Requirement
Copy out the stretch of the records from the line containing "In the scene" through the line containing "Answer: the tree", both included, and nothing else.

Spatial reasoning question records
━━━━━━━━━━
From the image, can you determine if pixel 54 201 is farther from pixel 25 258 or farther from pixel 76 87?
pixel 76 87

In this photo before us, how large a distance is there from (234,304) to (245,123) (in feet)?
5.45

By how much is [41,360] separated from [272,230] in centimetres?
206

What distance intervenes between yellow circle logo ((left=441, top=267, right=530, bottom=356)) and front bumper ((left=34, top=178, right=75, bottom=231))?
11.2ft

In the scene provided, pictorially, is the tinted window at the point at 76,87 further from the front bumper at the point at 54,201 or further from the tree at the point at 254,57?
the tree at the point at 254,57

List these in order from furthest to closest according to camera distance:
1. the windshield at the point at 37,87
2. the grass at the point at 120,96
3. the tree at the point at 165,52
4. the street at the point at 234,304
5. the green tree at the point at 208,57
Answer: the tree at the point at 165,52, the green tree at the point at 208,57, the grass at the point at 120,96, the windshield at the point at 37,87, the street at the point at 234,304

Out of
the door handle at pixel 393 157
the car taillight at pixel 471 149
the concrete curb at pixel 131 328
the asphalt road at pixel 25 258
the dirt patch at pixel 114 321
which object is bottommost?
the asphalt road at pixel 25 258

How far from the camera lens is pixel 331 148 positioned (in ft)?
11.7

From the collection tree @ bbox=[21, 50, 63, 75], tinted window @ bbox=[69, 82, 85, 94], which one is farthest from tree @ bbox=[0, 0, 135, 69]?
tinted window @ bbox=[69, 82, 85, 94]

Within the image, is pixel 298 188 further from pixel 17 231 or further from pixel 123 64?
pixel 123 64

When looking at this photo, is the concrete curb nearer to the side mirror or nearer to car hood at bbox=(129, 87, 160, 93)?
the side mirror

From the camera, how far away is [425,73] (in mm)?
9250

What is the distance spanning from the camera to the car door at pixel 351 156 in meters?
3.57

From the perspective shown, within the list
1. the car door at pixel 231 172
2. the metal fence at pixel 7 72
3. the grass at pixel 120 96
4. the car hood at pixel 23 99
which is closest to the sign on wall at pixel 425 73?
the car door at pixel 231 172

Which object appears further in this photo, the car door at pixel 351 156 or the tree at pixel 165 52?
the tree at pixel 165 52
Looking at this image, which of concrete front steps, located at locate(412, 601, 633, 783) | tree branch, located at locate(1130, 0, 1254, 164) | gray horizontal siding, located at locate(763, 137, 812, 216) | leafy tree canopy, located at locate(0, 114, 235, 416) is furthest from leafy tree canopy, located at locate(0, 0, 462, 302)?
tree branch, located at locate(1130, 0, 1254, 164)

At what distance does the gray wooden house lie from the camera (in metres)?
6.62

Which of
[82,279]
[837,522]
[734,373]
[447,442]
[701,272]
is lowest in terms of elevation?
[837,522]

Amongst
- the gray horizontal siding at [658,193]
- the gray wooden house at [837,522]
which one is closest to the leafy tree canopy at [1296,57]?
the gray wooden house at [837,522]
━━━━━━━━━━
Task result
In the scene provided, pictorially, is the tinted window at the point at 76,87 further from the front bumper at the point at 54,201 or further from the tree at the point at 254,57?
the tree at the point at 254,57

List these in order from furthest to closest according to camera distance:
1. the windshield at the point at 37,87
2. the grass at the point at 120,96
3. the tree at the point at 165,52
4. the street at the point at 234,304
5. the green tree at the point at 208,57
Answer: the tree at the point at 165,52, the green tree at the point at 208,57, the grass at the point at 120,96, the windshield at the point at 37,87, the street at the point at 234,304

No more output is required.